[Date Prev][Date Next][Thread Prev][Thread Next][Date Index][Thread Index][Subject Index][Author Index]
Terramegathermy in the Time of the Titans (long...)
Considering that HP Gregory S. Paul seems not to have the time to explain
his ideas himself, while they are relevant to some current threads, I'll try
to summarize his & Guy D. Leahy's paper "Terramegathermy in the Time of the
Titans" which was published in the 1994 Dinofest volume. (This is difficult
without retyping the whole paper, however, because there's so much
information in it...)
Very short: Standing is exercise and requires muscle work, the larger the
animal, the more. Leatherbacks are gigantothermic, but ridiculous analogs
for dinosaurs, desert elephants are better. Anaerobic production of power is
impossible for vertebrates to sustain for any reasonable time -- it is an
emergency solution _only_. Big animals require big, tachyaerobic muscles
require big
hearts require more energy than a bradymetabolic animal can produce, and
that 24/7.
Long:
(Even though I quote large chunks, this is by far no substitute for the
actual article, especially its figures. *bold* _underlined_ in the original)
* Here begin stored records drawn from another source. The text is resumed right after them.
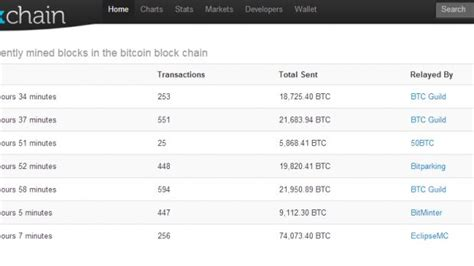 bitcoin block explorer bitcoin block explorer blockchain info disrupted by ddos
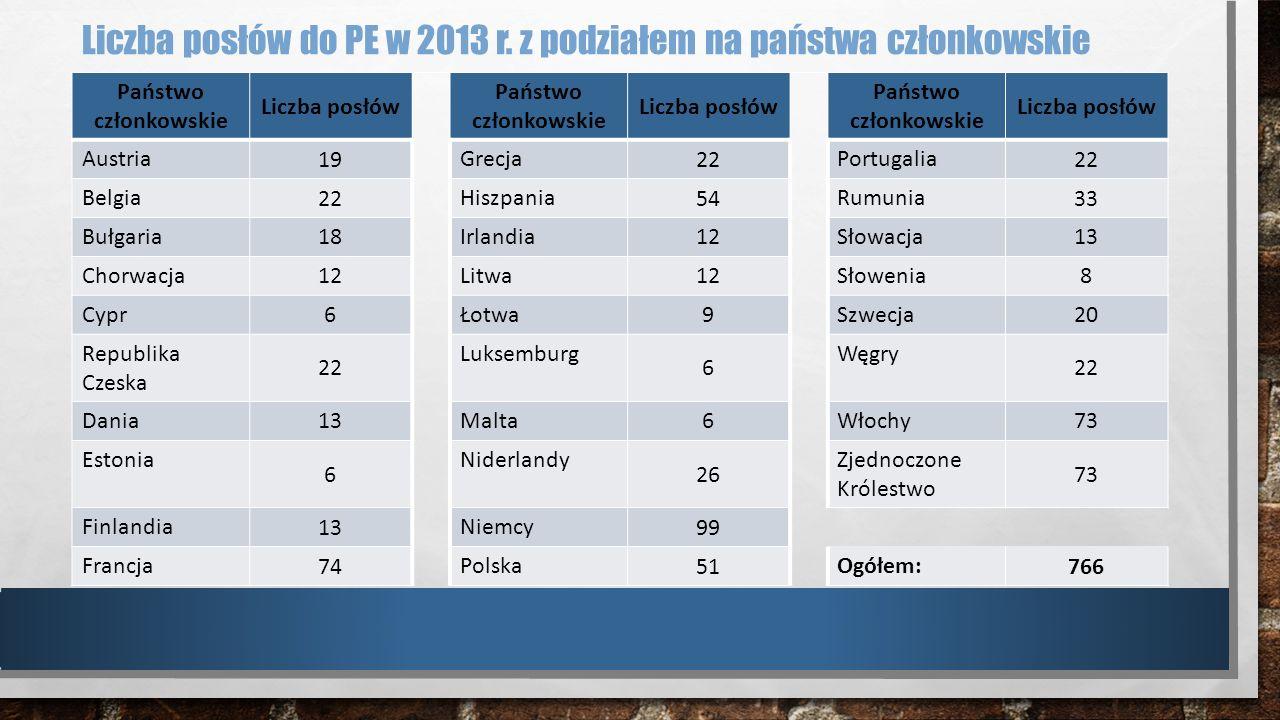 Liczba posłów do PE w 2013 r. z podziałem na państwa członkowskie Państwo członkowskie Liczba posłów Państwo członkowskie Liczba posłów Państwo członk
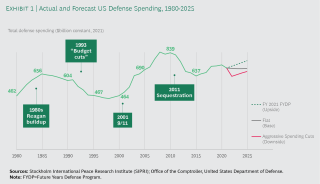 Actual and Forecast US Defense Spending, 1980-2025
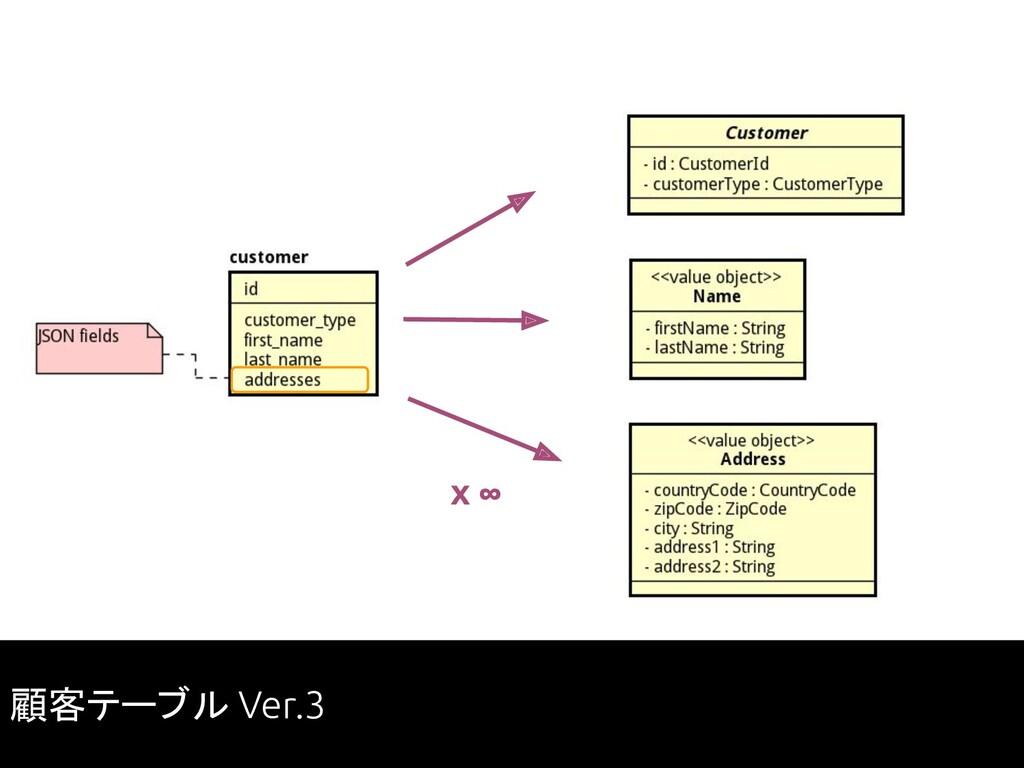 x ∞ 顧客テーブル Ver.3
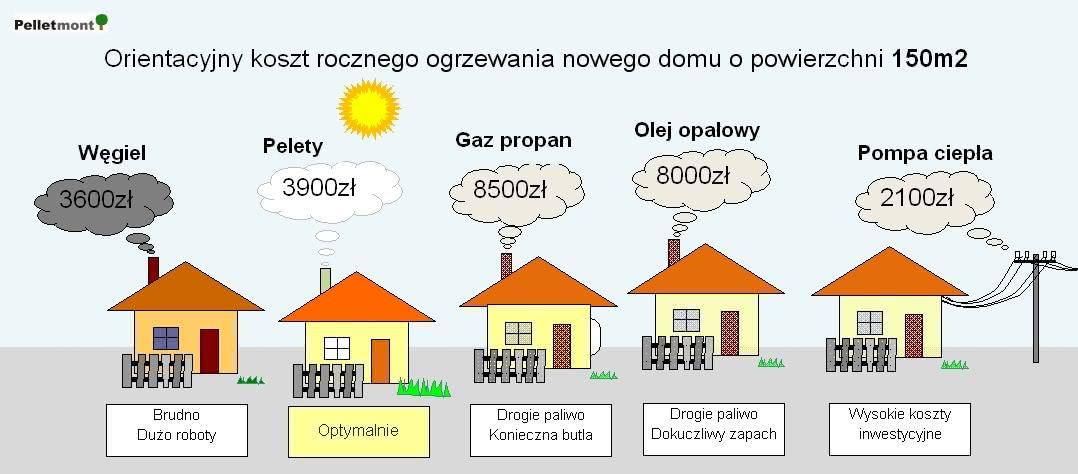 orientac_koszty.jpg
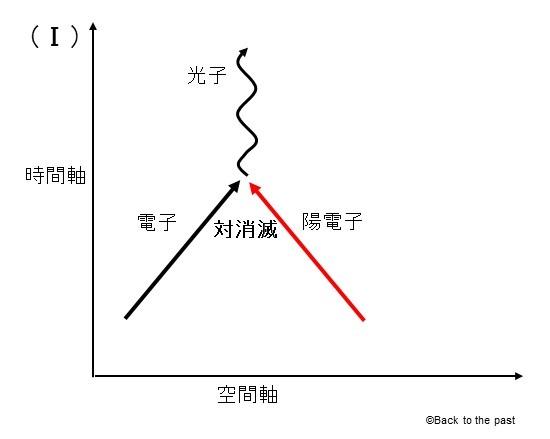 ファインマン図1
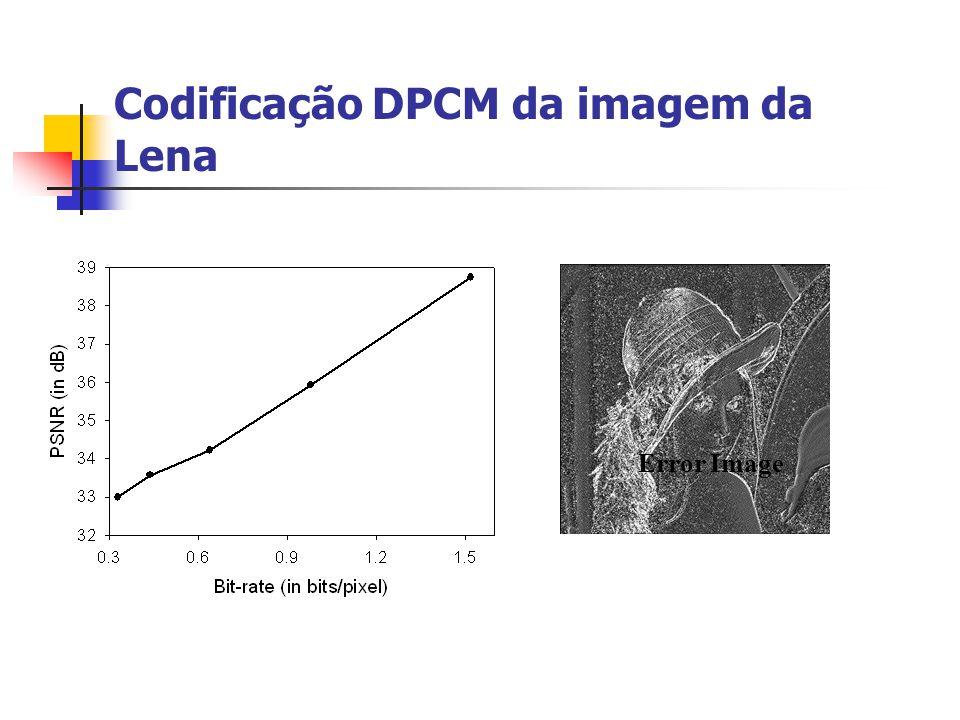 Codificação DPCM da imagem da Lena Error Image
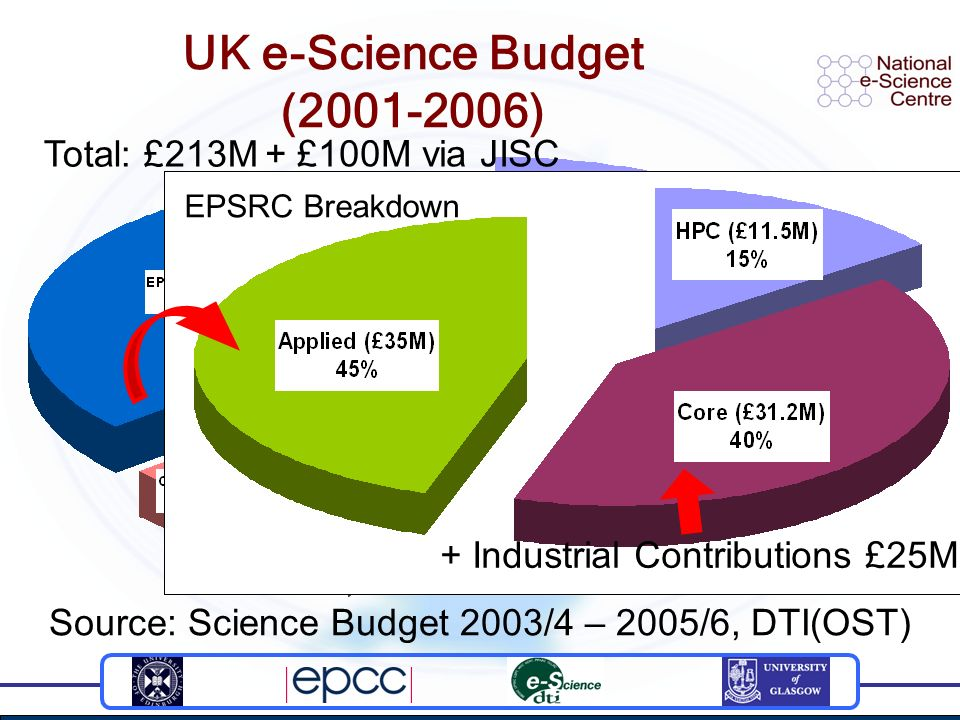 Staff costs - Grid Resources Computers & Network funded separately EPSRC Breakdown UK e-Science Budget (2001-2006) Source: Science Budget 2003/4 – 2005/6, DTI(OST) Total: £213M + Industrial Contributions £25M + £100M via JISC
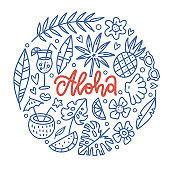 Aloha Tropical Paradise Banner Template with lettering word in round shape of tropical eleents. Hawaiian Vacation linear Vector Illustration.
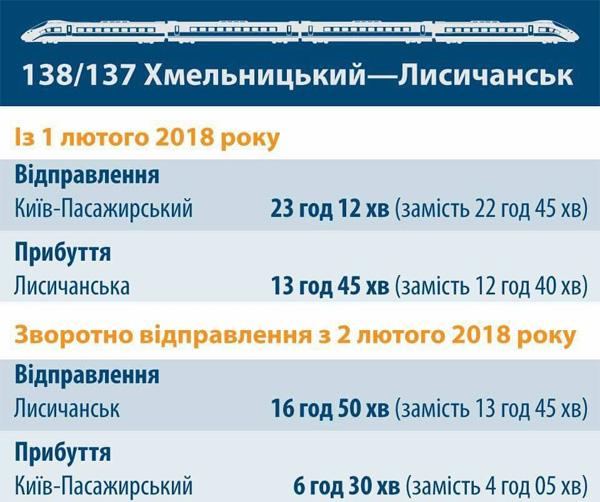 НаЛуганщине изменят расписание движения поезда «Лисичанск— Киев— Хмельницкий»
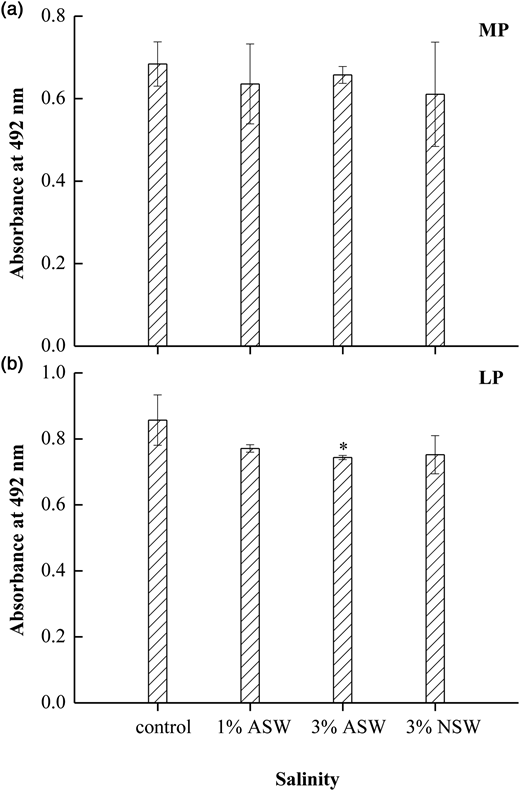 Effect of salinity on formation of cyclobutane pyrimidine dimers (CPDs) after (a) medium-pressure (MP) and (b) low-pressure (LP) exposure at 5 mJ cm−2. Absorbance at 492 nm was used as a measure of induced CPDs. Error bars represent standard deviations of three experiments. ASW, artificial seawater; NSW, natural seawater.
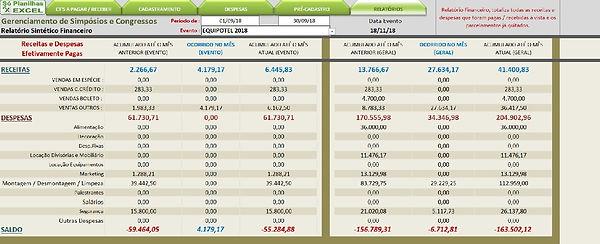 Simpósios_e_Congressos_-_Relatório_Finan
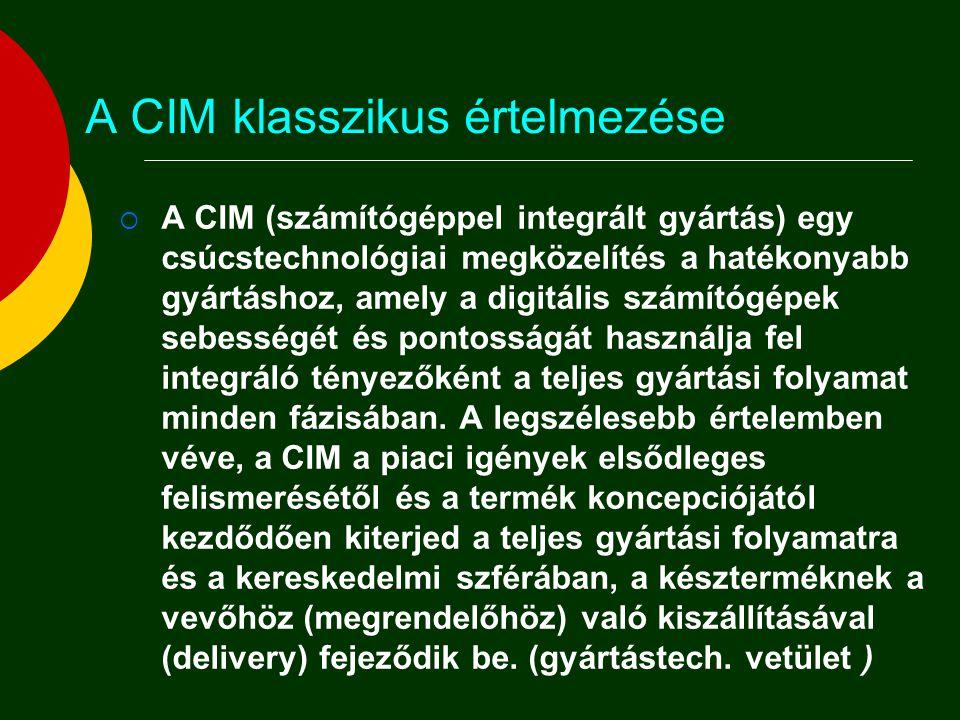 A CIM klasszikus értelmezése  A CIM (számítógéppel integrált gyártás) egy csúcstechnológiai megközelítés a hatékonyabb gyártáshoz, amely a digitális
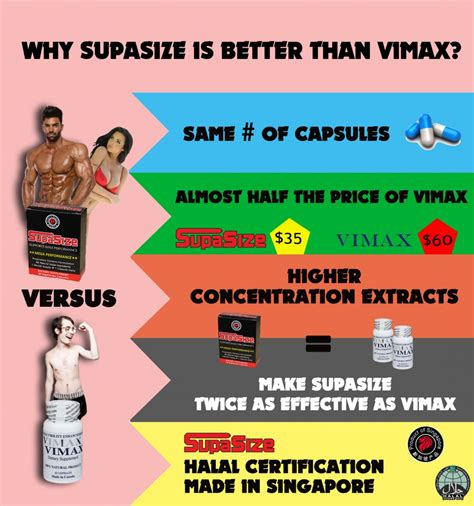 supasize pengalaman seksual ekstrem baik vimax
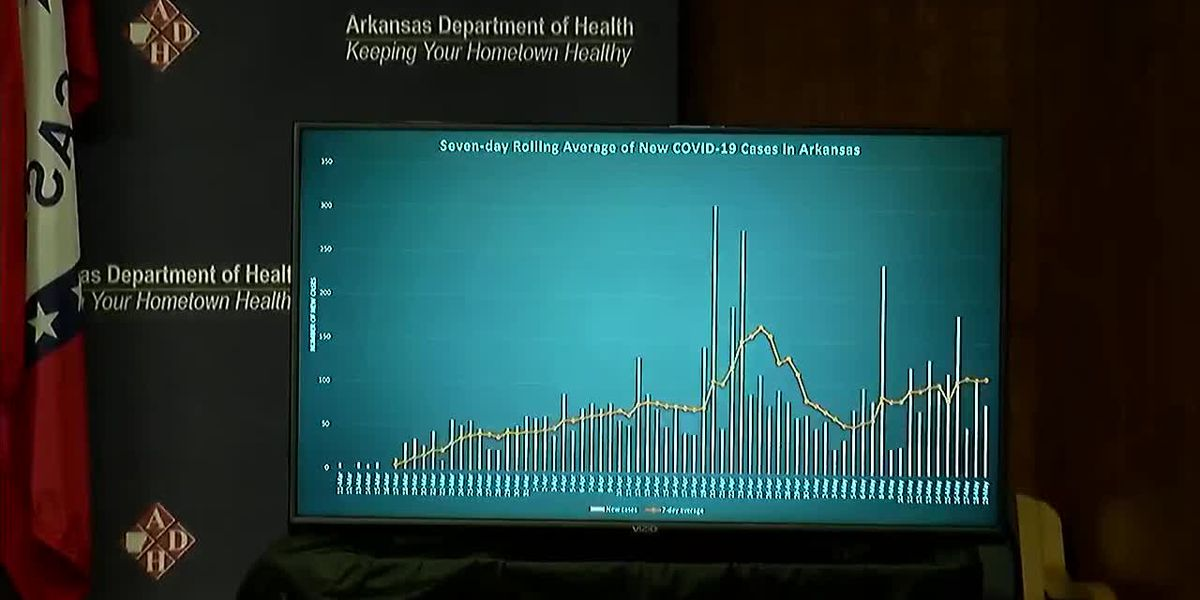 Arkansas governor warns 'newer peak or a higher peak' could be on the way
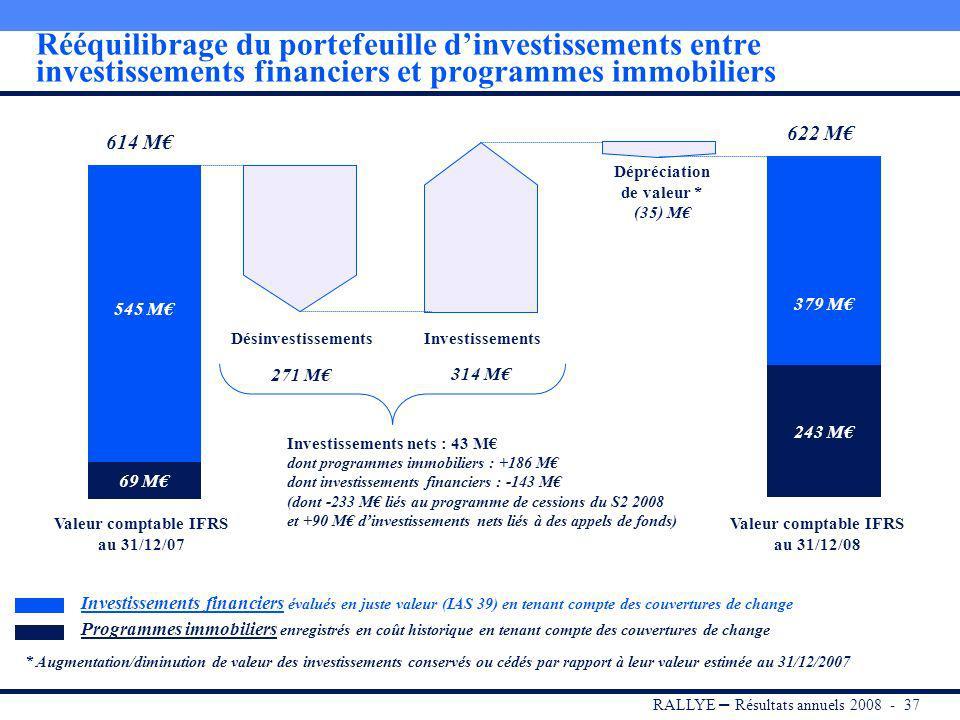 RALLYE – Résultats annuels 2008 - 36 Composition du portefeuille dinvestissements au 31/12/2008 Portefeuille 622 M Investissements financiers 379 M Valeur de marché (1) Environ 150 lignes, vs 220 à fin 2007 Rendement annuel moyen 3 ans : 15,5% Programmes immobiliers 243 M Coût historique (2) (1)La valeur de marché des investissements financiers est la valeur comptable retenue dans les comptes consolidés (juste valeur - IAS 39) et provient des dernières valorisations externes disponibles (General Partners des fonds) ajustées le cas échéant des derniers éléments connus (2)Les programmes immobiliers sont enregistrés en coût historique et ne sont pas réévalués avant la cession des investissements (IAS 16) Contribution du portefeuille au ROC 2008 de Rallye : 42 M dont 29 M au second semestre 2008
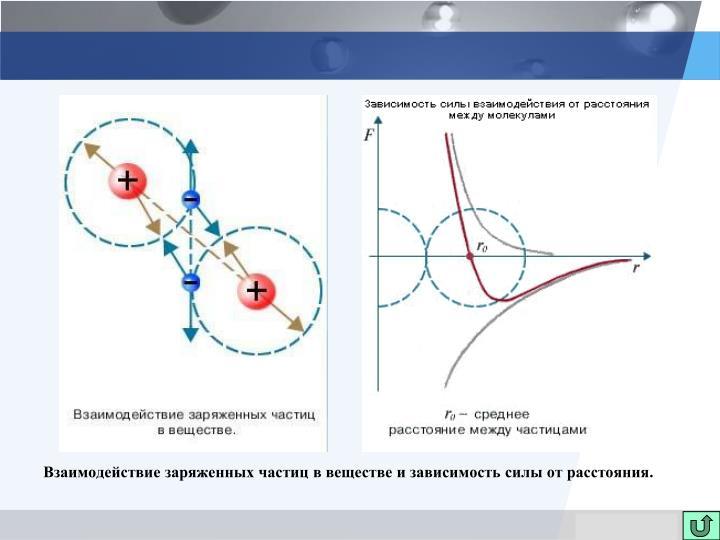 Взаимодействие заряженных частиц в веществе и зависимость силы от расстояния.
"Among dinosaurs, megadinosaurs (those over one tonne) have been considered
among the best candidates for having had low metabolic rates (LoMRs).
Spotila et al (1991) argued that big dinosaurs were gigantotherms that
shared thermal characteristics with the large leatherback turtle, and Dodson
(1991) suggested that giant dinosaurs lived in the slow lane compared to
giant mammals. Coulson (1979), Bennett (1991) and Ruben (1991) restored big
dinosaurs as "good reptiles" powered by bursts of reptilian
hyperanaerobiosis rather than the sustained tachyaerobiosis that powers
birds
and mammals. [HP] Farlow (1990) suggested that large dinosaurs were "damned
good reptiles" with fluctuating metabolic rates (MRs), and in 1993 he argued
that dinosaurs used a combination of rapid reproduction and intermediate
metabolic rates (InMRs) to grow bigger than land mammals. All the above
workers, and McNab (1983) and Dunham et al. (1989), have modeled big
dinosaurs as LoMR or InMR inertial homeotherms that maintained constant body
temperatures on a daily basis.
*Why land giants must be tachyaerobic. -* [...]
On land all classic reptiles with LoMRs have weighed about one tonne or less
[...]. Many HiMR land mammals have exceeded one tonne, and the largest
approached 20 tonnes [a very high estimate for *Indricotherium*, IMHO]
[...]. This differs from the marine realm, where 6-15 tonne basking and
whale sharks have LoMRs [...] [and are poikilothermic and more sluggish than
whales]. Therefore, when we are asked (again and again) why some dinosaurs
were four to five times bigger than land mammals, we ask why dinosaurs grew
a hundred times larger than land reptiles! [Severe doubts whether the
biggest sauropods really reached 100 tonnes, or even half that,
notwithstanding.]
Our hypothesis centers around the logical argument that living in the
high energy field produced by gravity is a hard and constant struggle that
can only be won with the great strength and sustained power inherent to a
high energy tachyaerobic system. The belief that low energy bradyaerobic
forms can bear the burden of great bulk is naive. Being an aquatic giant is
much easier because water is a low energy environment where buoyancy negates
the effects of gravity, and swimming is five to twelve times more efficient
than walking the same distance.
[...]
*Leatherbacks versus elephants as dinosaur analogs. -* [...] Leatherbacks
[...] Heat generated by internally placed muscles during constant swimming
and trapped by heavy fat insulation helps maintain moderate body core
temperatures of ~30°C. Leatherbacks never experience severe heat or tissue
freezing temperatures."
Thus, leatherbacks are indeed endothermic (HP "Jura" was right),
bradymetabolic, bradyaerobic, and for practical purposes homeothermic. AFAIK
this combination is known as gigantothermy.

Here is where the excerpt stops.